I can't write? That's impossible! NOOOOO!!!

1. What To Read

Being a busy lawyer, all I ever read was statutes, cases and legal documents. Those are not enough. You need to read the news and books. Time is short and precious, so choose wisely. Read more Huffington Post, less Elite Daily. Read more BBC, less The Star. The keywords here are quality, efficiency and diversity.

My personal favourite? The Economist. It’s informative and insightful. It’s comprehensive and concise. It packs a lot of stuff in a few pages, so it saves me a lot of time catching up with the latest developments in the world.

Don’t just read about law. Read about business, technology. Read about everything. Mix fiction and non-fiction. Bounce between American and British styles.

Read a lot, and read wisely.

2. When To Read

No matter how busy you are, you must make time to read. Some people are disciplined enough to set a regular reading schedule – before they sleep, on weekends, and so on.

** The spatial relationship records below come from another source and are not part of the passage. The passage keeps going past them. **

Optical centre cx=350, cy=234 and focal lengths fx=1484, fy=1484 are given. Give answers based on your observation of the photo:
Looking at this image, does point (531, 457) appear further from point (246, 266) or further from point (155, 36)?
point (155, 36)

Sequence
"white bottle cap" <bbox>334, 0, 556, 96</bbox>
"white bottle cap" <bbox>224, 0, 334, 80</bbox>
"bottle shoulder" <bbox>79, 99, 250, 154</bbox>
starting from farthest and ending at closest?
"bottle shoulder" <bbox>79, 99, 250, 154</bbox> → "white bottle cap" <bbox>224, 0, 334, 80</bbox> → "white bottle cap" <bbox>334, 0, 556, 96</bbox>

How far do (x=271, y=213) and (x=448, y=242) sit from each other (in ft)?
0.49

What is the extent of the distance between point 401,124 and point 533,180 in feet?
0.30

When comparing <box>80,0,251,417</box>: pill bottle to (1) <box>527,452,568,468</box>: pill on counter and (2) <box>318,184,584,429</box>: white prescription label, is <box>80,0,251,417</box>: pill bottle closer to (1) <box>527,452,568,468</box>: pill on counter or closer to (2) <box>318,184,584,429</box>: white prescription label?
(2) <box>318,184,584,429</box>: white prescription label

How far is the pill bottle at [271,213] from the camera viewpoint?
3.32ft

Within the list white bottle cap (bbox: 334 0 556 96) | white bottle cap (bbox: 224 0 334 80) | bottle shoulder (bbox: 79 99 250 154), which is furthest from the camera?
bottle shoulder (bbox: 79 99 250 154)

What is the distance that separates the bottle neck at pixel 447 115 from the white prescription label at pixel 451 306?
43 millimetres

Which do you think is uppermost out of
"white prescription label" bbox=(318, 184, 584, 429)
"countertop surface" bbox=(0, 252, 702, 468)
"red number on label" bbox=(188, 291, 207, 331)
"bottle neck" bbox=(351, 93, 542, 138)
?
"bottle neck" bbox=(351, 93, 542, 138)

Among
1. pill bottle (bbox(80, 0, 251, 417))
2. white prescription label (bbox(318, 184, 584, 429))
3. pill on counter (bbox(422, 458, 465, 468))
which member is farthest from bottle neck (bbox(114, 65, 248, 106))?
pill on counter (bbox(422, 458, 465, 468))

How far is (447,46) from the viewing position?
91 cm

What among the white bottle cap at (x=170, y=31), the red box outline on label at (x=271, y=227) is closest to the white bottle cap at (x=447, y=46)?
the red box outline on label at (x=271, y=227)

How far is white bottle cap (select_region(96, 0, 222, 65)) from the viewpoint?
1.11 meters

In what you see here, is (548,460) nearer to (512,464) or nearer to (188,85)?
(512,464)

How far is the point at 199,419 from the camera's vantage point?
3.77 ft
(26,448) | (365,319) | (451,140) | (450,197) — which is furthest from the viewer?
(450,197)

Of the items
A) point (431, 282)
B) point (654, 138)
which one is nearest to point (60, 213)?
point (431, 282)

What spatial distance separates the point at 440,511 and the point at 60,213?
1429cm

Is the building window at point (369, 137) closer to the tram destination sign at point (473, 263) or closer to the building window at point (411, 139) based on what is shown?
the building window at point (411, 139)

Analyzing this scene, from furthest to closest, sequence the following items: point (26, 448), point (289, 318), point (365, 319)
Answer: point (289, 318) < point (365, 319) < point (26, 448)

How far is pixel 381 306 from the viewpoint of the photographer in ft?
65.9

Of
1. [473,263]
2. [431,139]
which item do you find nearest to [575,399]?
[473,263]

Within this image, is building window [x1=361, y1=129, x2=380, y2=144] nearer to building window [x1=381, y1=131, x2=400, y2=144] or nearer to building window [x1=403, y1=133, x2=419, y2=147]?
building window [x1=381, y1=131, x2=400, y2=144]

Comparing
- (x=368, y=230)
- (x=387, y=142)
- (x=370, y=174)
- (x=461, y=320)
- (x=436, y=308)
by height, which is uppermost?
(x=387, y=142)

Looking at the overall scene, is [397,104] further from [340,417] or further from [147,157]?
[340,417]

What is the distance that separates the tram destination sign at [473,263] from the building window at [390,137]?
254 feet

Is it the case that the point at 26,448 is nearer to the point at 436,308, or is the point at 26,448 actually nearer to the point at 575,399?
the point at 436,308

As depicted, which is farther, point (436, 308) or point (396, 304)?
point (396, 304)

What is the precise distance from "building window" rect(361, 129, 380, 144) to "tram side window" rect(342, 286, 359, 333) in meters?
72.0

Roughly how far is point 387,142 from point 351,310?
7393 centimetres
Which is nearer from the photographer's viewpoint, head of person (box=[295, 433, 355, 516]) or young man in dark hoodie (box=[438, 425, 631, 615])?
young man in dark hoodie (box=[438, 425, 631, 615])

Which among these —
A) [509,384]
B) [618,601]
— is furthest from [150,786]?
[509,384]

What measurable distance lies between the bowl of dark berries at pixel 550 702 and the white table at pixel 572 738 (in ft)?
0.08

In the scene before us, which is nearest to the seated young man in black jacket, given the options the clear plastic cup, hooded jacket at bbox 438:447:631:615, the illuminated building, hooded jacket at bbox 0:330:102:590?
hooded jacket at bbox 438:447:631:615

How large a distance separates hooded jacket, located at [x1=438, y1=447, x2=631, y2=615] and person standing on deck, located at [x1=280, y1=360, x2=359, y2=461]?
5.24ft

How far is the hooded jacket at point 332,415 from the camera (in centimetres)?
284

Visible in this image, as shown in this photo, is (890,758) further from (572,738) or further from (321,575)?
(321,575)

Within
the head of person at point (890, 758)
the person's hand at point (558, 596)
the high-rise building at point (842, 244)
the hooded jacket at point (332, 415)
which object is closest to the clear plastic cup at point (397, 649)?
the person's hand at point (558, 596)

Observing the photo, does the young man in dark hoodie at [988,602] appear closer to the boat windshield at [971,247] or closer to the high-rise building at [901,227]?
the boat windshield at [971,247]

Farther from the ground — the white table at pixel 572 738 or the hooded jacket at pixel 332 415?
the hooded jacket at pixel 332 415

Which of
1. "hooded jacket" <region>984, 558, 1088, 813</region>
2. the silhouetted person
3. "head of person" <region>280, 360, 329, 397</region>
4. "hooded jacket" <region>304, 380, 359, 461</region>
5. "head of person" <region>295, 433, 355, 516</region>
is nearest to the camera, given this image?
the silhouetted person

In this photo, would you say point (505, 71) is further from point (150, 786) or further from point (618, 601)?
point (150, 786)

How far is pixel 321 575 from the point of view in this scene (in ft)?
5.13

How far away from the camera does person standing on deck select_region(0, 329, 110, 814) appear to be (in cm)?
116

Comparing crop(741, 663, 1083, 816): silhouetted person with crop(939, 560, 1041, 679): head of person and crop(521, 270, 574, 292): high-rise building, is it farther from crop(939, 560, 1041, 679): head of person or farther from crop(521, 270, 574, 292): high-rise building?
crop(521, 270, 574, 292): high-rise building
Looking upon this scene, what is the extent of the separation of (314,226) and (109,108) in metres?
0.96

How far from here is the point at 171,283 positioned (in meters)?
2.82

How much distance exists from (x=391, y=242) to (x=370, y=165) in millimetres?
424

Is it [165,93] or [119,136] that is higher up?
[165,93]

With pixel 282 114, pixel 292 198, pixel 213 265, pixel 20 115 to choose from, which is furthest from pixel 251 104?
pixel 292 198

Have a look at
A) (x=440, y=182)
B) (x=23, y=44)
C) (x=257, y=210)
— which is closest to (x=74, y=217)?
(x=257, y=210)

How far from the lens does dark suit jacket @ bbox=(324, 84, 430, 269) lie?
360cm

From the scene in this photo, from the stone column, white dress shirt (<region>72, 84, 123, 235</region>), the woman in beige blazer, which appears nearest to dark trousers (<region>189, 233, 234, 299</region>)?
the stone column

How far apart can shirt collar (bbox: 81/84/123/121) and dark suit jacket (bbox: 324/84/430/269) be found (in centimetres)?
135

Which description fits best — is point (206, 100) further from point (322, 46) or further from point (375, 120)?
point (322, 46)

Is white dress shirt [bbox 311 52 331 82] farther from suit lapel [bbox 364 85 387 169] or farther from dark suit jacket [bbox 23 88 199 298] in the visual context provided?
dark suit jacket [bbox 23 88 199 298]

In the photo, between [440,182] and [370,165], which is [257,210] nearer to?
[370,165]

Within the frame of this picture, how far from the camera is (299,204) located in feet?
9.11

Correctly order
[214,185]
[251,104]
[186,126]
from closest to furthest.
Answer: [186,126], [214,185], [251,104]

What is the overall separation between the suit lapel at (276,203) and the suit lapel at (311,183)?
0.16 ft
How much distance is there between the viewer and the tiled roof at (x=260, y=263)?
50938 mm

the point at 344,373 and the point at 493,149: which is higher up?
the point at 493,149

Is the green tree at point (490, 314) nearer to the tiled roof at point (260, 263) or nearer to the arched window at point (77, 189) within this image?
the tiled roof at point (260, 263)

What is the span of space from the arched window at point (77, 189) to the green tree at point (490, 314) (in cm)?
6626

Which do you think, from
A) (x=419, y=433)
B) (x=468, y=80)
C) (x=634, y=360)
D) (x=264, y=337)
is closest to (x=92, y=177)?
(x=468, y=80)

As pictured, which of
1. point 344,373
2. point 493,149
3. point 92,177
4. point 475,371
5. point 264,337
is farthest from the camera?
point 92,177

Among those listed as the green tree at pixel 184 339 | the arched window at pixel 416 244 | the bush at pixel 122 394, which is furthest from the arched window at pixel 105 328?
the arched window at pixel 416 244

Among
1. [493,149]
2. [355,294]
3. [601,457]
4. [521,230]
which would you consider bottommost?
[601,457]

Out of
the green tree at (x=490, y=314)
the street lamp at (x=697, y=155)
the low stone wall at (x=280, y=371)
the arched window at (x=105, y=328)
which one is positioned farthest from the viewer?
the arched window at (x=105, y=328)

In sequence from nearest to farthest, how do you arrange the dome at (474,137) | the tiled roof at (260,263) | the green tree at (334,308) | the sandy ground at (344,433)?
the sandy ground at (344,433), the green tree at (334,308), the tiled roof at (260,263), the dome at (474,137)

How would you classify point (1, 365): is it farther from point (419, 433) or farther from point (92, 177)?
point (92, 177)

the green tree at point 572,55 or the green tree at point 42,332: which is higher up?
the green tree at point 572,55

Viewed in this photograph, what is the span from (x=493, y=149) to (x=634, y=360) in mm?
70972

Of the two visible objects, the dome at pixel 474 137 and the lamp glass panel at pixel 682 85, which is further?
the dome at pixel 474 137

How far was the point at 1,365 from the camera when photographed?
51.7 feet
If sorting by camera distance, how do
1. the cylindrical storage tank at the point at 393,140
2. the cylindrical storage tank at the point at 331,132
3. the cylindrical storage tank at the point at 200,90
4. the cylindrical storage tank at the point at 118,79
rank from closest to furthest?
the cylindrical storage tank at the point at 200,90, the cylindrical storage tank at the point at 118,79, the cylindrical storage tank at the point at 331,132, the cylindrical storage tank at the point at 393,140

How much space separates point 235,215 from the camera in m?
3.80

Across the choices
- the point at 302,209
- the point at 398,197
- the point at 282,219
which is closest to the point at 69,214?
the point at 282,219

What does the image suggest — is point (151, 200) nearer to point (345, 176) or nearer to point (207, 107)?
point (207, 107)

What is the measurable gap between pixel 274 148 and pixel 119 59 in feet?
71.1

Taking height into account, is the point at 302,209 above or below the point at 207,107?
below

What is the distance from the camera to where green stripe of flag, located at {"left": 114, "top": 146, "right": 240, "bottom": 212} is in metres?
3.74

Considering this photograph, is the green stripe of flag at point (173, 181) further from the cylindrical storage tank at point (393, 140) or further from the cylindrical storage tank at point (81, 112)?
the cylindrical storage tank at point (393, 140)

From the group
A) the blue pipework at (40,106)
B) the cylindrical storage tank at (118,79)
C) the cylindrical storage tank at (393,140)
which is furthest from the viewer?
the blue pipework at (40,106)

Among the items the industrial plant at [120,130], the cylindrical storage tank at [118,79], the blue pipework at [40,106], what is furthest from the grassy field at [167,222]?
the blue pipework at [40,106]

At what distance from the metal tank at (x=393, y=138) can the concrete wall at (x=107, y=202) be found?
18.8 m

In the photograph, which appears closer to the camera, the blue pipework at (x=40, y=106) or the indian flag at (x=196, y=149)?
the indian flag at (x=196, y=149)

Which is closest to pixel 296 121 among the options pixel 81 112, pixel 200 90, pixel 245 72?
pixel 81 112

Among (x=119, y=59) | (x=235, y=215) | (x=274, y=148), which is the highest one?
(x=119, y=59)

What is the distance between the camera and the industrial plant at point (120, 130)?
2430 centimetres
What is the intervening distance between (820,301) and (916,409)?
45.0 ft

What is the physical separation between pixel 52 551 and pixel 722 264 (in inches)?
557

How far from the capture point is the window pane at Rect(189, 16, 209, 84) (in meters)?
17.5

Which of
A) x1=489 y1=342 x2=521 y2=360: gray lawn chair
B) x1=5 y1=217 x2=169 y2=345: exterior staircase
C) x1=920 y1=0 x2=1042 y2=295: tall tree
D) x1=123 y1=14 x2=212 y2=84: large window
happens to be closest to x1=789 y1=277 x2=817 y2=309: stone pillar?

But here’s something else you can try. Carry something to read wherever you go – a book, magazine or tablet (like me). Whenever you have time to kill in between activities, start reading. Taking the train to work? Read. Waiting at the airport? Read. Your friend’s late for lunch? Read. This trains you to read, regardless of your mood. In time, you’ll be able to read anything, anywhere, anytime. Reading then becomes second nature to you, like drinking water.

Make reading part of your daily life.

3. How To Read

Don’t just read blindly. Set goals. Treat it like exercise.

Start with easy goals, and gradually scale up. One book per month, two books per month, and so on. Yes, the more you read, the faster you will absorb things.

Your goals don’t need to be rigid. For instance, The Economist is a weekly magazine. Sometimes, the next issue comes out before I can even finish reading the previous issue. But that’s okay. Some weeks I’m busy, so I read less. Some weeks I’m free, so I read more. I just make sure I don’t fall too far behind. Being flexible keeps me on track.

So set clear reading goals, and stick to them.

Read up, punks!

I know, law involves so much reading, so the last thing we want to do is read in our free time. But reading doesn’t need to be boring and taxing. Just like exercising, reading can be quite enjoyable, if you do it right.

Always remember: to be good at writing, you first need to be good at reading.